A grande imprensa do eixo Rio-São Paulo não está prestando muita atenção à greve de fome do bispo baiano Luiz Flávio Cappio, da diocese de Barra (BA), que entra no seu décimo dia. A omissão inclui tanto o segundo protesto do religioso contra a transposição do rio São Francisco como as manifestações de apoio que vem recebendo das populações ribeirinhas.
A greve do bispo não agrada à hierarquia católica e, obviamente, não ao governo federal. É um ato eminentemente político, mas não repercute, não sensibiliza nem consegue motivar os chamados porteiros das redações mais inclinados aos escândalos e declarações bombásticas.
Este comportamento do bispo, baseado no sacrifício e na autoflagelação, parece não ajustar-se aos paradigmas vigentes na sociedade brasileira – e o descaso da mídia é simbólico.
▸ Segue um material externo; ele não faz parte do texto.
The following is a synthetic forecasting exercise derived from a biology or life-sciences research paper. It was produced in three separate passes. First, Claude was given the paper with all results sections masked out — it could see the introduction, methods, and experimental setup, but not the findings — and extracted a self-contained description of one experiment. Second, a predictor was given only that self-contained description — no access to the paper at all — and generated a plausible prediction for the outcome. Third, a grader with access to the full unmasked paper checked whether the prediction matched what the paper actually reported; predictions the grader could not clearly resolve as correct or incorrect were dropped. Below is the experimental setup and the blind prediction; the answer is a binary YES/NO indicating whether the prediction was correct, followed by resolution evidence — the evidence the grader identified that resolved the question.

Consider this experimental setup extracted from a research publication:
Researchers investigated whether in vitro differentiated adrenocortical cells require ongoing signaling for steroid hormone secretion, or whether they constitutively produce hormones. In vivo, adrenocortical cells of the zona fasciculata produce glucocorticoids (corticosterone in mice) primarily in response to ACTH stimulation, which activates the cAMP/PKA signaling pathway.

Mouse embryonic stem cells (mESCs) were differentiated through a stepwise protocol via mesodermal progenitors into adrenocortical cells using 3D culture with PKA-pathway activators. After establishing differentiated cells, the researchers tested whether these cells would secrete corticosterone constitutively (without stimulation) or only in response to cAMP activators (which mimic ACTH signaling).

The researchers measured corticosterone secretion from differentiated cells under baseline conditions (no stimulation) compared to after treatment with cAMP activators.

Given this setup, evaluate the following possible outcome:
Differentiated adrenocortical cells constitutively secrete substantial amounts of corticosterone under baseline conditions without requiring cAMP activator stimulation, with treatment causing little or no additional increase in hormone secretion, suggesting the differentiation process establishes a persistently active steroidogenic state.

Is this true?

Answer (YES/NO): NO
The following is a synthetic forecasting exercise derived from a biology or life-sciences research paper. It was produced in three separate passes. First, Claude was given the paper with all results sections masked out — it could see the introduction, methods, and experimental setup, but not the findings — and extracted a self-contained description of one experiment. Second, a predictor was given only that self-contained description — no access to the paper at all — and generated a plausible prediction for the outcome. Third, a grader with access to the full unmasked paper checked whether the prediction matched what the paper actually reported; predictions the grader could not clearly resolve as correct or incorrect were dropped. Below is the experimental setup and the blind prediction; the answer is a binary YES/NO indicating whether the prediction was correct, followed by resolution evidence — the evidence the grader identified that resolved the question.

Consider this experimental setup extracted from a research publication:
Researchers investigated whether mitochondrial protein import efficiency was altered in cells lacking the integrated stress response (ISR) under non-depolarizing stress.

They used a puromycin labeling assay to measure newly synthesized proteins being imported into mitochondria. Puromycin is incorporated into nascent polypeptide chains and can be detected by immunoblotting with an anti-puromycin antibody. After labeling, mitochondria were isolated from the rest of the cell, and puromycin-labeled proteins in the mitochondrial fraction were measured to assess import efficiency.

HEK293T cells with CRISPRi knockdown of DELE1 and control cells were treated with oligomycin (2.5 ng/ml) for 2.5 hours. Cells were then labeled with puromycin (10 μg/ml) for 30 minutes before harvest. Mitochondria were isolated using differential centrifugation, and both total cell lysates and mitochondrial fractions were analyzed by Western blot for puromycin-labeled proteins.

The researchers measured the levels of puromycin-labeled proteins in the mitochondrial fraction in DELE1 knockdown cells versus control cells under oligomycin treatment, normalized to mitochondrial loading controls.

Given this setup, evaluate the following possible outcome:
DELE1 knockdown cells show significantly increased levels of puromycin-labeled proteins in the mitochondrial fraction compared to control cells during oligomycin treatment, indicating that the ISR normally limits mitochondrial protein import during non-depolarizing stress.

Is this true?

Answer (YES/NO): NO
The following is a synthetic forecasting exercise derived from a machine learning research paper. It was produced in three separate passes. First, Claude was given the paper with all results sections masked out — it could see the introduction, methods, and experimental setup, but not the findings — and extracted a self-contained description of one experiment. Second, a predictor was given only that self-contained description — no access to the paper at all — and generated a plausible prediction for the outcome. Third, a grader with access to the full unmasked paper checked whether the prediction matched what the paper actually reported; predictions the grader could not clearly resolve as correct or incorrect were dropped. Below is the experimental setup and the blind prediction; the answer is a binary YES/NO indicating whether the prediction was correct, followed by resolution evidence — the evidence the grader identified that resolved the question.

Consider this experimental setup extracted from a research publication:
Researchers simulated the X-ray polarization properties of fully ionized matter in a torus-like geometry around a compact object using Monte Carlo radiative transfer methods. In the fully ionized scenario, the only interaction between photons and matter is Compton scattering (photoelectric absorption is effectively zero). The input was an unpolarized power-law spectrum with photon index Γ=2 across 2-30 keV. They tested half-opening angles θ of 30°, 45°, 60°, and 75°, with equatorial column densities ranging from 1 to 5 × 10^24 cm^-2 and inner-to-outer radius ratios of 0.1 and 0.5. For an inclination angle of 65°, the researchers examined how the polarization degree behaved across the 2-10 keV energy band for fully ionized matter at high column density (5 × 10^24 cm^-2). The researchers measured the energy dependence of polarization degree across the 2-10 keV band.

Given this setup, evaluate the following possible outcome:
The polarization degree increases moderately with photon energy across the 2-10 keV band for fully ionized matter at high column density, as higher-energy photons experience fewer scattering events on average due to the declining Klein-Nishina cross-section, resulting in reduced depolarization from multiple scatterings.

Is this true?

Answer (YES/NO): NO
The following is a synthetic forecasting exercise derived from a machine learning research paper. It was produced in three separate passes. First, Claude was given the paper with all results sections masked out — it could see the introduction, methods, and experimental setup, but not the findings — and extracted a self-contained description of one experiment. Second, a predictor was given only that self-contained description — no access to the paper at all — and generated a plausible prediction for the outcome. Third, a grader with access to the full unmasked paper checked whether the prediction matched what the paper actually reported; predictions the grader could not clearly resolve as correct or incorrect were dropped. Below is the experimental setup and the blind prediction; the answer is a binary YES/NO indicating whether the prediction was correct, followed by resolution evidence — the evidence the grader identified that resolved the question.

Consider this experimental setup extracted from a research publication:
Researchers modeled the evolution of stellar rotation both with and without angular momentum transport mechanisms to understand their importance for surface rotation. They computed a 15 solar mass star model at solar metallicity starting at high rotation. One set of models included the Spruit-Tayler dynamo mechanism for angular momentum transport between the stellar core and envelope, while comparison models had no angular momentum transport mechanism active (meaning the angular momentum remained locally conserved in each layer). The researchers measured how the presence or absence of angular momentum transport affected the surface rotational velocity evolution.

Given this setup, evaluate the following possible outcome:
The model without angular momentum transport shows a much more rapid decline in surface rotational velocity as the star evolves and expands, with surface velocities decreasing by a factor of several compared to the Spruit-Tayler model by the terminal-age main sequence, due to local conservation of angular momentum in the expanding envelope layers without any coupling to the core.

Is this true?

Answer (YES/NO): NO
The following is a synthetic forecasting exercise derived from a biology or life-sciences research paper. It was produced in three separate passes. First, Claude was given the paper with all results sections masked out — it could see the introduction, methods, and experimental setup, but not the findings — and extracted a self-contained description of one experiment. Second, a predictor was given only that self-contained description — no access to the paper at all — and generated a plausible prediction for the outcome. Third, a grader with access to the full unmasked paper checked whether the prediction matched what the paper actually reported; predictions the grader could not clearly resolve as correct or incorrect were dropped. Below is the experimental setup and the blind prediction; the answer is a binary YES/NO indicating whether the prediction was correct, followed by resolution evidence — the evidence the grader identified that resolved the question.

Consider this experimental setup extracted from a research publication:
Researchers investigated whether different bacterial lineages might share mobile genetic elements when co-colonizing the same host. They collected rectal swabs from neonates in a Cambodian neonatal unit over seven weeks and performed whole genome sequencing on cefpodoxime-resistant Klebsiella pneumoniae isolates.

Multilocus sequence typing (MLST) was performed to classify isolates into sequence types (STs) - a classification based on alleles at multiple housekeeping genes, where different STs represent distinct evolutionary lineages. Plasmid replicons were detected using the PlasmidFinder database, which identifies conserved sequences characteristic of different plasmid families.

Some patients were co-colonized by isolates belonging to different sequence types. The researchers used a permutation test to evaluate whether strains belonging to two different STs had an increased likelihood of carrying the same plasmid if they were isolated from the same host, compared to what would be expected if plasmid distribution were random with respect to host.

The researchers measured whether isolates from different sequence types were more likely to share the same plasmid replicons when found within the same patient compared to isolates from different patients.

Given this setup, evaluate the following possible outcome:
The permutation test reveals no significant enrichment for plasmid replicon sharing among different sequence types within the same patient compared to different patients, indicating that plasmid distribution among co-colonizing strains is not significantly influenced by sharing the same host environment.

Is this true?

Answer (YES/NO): YES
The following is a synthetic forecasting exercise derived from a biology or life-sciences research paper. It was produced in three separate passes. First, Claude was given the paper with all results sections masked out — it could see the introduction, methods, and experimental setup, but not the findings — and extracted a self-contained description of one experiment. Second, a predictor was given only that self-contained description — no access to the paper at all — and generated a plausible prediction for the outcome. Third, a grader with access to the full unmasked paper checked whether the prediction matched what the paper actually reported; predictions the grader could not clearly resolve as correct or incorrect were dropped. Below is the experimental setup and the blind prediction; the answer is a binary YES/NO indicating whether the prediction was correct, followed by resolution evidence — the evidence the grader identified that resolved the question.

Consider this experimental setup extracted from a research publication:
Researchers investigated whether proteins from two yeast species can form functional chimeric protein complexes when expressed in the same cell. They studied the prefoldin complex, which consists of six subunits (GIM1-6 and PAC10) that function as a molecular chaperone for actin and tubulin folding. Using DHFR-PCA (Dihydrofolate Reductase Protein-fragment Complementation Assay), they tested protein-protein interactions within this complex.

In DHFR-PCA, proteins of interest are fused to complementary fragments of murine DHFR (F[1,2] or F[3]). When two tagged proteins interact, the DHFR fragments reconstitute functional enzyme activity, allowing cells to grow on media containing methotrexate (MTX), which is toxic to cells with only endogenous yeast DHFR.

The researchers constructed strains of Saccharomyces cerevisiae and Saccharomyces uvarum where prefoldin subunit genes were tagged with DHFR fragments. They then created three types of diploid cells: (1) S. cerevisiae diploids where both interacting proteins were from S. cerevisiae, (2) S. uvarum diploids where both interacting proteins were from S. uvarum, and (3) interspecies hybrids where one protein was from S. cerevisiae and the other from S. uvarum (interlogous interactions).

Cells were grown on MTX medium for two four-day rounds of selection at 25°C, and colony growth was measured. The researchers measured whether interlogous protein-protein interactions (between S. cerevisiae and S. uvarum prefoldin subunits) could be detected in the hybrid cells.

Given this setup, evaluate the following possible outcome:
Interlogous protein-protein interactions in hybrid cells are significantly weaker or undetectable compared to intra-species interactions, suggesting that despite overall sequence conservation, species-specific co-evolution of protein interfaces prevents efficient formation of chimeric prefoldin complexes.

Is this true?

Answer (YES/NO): NO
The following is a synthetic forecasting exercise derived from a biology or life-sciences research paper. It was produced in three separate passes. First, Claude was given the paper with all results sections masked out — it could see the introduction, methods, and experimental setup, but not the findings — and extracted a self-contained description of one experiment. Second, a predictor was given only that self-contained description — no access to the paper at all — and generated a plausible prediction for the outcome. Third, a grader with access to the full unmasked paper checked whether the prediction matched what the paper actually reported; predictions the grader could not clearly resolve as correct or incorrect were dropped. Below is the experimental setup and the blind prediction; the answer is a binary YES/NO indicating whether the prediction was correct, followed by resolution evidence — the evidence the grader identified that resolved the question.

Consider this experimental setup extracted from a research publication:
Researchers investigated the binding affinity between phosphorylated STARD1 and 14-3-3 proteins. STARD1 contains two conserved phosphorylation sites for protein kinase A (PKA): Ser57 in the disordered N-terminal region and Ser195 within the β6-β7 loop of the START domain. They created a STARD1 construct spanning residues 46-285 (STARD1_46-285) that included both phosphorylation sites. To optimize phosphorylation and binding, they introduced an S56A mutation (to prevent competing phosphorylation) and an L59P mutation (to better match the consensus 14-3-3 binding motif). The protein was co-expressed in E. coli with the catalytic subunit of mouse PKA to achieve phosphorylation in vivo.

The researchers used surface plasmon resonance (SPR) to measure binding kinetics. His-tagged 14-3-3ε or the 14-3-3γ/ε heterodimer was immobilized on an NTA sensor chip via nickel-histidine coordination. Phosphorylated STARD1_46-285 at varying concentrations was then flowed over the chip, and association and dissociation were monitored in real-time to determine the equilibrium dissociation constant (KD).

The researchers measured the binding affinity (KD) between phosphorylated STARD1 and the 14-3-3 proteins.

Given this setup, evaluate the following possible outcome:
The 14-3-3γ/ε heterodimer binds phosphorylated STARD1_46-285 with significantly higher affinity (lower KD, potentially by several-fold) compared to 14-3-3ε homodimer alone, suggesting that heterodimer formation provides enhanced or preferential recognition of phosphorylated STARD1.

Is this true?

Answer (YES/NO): NO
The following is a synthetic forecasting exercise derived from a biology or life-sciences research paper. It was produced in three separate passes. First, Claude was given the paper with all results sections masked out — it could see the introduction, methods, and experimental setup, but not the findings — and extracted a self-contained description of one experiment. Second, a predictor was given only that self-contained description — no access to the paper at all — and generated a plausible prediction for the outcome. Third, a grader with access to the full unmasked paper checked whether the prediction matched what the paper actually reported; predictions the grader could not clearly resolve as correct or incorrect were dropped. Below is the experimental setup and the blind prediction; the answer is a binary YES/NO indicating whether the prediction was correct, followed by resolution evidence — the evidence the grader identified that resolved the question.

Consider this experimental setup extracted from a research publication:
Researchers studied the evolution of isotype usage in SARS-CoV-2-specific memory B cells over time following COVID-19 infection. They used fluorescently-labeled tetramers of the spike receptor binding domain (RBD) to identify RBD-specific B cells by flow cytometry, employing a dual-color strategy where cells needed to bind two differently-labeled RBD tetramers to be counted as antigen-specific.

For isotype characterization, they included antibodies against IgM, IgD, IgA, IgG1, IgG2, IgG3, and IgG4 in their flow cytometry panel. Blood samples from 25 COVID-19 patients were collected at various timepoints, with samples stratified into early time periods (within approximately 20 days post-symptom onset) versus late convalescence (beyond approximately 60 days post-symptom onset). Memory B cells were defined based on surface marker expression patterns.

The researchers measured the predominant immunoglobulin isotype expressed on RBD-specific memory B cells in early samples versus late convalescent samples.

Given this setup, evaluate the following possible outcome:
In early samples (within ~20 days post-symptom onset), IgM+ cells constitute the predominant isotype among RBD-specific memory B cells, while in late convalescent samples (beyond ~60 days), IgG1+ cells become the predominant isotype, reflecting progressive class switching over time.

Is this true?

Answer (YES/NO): YES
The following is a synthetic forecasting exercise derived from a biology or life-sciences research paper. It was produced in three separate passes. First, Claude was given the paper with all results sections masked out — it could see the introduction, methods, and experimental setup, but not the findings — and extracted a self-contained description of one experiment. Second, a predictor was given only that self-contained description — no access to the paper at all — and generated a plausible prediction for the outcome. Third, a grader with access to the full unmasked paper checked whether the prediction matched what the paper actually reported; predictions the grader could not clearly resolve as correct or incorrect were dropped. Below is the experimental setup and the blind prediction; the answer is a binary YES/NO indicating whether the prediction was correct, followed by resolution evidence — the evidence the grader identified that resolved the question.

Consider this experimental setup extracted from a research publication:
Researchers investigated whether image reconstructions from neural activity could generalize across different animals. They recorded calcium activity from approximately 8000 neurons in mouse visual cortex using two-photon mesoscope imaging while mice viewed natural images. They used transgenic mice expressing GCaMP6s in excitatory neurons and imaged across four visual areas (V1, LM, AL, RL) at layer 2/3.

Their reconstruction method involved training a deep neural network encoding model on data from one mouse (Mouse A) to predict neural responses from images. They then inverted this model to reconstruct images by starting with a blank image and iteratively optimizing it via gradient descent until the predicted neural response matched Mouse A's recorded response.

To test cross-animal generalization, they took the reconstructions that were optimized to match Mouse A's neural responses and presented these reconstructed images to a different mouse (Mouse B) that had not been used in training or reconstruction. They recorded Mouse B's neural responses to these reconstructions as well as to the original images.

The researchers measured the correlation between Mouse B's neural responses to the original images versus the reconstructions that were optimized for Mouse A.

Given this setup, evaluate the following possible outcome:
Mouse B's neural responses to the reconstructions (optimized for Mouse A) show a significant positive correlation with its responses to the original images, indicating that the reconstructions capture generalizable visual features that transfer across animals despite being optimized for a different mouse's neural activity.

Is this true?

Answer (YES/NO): YES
Com os seus jejuns nos anos 30 e 40 do século passado, o Mahatma Gandhi conseguiu mobilizar os seus conterrâneos para a independência da Índia e comoveu o mundo. Em janeiro de 2008 serão lembrados os 60 anos do assassinato de Gandhi nas mãos de um fanático – e nem com esta referência histórica consegue-se encontrar na mídia um toque de compreensão e solidariedade.
A alma brasileira endureceu ou é a mídia que está perdendo a sua alma?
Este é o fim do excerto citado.